- [Exercise goal]: Among the records, find the lines that hold the string "NCAA" and return them.

- - - -

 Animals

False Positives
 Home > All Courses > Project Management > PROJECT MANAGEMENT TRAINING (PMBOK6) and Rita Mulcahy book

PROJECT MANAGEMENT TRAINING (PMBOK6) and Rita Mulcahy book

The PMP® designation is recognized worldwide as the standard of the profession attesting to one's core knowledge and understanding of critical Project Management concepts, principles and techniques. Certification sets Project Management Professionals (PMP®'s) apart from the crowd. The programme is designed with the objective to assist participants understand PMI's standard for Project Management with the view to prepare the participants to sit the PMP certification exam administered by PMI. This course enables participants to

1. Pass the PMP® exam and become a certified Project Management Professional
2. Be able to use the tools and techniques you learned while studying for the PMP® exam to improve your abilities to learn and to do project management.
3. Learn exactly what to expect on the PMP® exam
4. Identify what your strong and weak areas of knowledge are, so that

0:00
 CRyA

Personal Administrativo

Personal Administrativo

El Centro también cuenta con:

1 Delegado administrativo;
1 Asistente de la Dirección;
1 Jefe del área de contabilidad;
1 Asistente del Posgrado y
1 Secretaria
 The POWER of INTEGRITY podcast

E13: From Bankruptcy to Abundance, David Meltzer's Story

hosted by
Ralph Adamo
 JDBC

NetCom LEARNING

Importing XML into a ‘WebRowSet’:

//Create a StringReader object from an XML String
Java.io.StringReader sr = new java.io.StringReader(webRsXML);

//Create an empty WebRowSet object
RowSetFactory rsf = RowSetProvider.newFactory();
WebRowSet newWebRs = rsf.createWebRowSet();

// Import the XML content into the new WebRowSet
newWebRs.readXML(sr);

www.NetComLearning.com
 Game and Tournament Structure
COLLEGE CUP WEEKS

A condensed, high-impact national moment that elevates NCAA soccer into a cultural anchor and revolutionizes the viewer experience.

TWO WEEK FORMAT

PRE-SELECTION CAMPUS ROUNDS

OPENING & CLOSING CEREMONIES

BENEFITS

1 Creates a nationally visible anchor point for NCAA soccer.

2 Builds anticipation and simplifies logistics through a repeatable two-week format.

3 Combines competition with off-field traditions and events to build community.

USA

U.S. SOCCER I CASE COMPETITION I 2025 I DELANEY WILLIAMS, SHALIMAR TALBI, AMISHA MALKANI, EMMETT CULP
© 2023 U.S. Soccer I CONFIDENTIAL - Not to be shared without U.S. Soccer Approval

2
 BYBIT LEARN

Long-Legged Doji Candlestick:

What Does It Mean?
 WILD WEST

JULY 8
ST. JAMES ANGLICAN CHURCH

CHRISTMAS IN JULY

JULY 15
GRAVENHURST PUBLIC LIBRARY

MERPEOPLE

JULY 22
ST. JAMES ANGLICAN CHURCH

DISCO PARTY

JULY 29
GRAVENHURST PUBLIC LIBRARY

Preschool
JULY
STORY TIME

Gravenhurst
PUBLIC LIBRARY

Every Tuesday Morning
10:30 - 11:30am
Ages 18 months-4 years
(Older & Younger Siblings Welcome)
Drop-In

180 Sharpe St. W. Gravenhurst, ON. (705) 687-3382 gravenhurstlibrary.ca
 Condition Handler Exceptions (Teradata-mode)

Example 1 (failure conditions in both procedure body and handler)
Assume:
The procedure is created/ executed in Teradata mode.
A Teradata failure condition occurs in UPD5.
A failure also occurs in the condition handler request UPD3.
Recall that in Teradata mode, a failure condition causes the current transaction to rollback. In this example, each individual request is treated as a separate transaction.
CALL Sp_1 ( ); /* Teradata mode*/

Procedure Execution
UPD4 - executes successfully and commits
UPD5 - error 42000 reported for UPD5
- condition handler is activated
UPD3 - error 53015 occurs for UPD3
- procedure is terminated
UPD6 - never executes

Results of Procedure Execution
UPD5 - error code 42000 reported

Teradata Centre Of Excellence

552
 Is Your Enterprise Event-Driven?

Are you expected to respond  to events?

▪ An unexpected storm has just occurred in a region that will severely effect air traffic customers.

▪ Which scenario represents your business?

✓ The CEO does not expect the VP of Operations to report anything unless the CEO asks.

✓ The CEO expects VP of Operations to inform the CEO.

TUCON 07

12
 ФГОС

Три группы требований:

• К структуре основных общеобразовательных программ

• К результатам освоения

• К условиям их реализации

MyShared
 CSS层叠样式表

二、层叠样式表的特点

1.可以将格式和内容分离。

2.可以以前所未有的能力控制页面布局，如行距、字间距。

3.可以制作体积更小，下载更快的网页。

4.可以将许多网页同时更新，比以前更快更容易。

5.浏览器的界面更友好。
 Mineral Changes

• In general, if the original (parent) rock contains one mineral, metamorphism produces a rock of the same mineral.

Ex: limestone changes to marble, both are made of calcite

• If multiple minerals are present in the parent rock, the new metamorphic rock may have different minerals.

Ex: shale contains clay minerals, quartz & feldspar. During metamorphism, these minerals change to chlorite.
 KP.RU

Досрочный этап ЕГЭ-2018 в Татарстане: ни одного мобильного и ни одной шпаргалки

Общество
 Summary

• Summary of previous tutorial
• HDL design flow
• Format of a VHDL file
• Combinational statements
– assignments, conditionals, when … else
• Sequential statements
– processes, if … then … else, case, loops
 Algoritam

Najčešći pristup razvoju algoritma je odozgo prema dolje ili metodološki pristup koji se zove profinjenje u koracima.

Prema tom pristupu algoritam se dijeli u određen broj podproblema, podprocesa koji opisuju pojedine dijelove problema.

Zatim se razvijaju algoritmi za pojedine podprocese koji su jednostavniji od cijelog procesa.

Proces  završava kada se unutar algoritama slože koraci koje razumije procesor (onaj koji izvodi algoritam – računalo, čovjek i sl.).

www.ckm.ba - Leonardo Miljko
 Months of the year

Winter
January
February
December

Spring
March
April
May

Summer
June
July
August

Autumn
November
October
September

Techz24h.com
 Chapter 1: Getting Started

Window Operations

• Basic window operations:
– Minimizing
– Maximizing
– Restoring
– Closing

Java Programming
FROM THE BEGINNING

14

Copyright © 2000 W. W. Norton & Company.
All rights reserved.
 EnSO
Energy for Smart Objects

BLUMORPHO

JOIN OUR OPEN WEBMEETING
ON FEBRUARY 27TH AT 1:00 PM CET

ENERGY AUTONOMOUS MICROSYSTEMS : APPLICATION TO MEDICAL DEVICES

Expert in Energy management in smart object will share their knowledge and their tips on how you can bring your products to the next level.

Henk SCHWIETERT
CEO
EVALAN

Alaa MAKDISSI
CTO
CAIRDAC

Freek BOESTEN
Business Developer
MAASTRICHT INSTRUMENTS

- - - -

- [Written response]:
A condensed, high-impact national moment that elevates NCAA soccer into a cultural anchor and revolutionizes the viewer experience.
1 Creates a nationally visible anchor point for NCAA soccer.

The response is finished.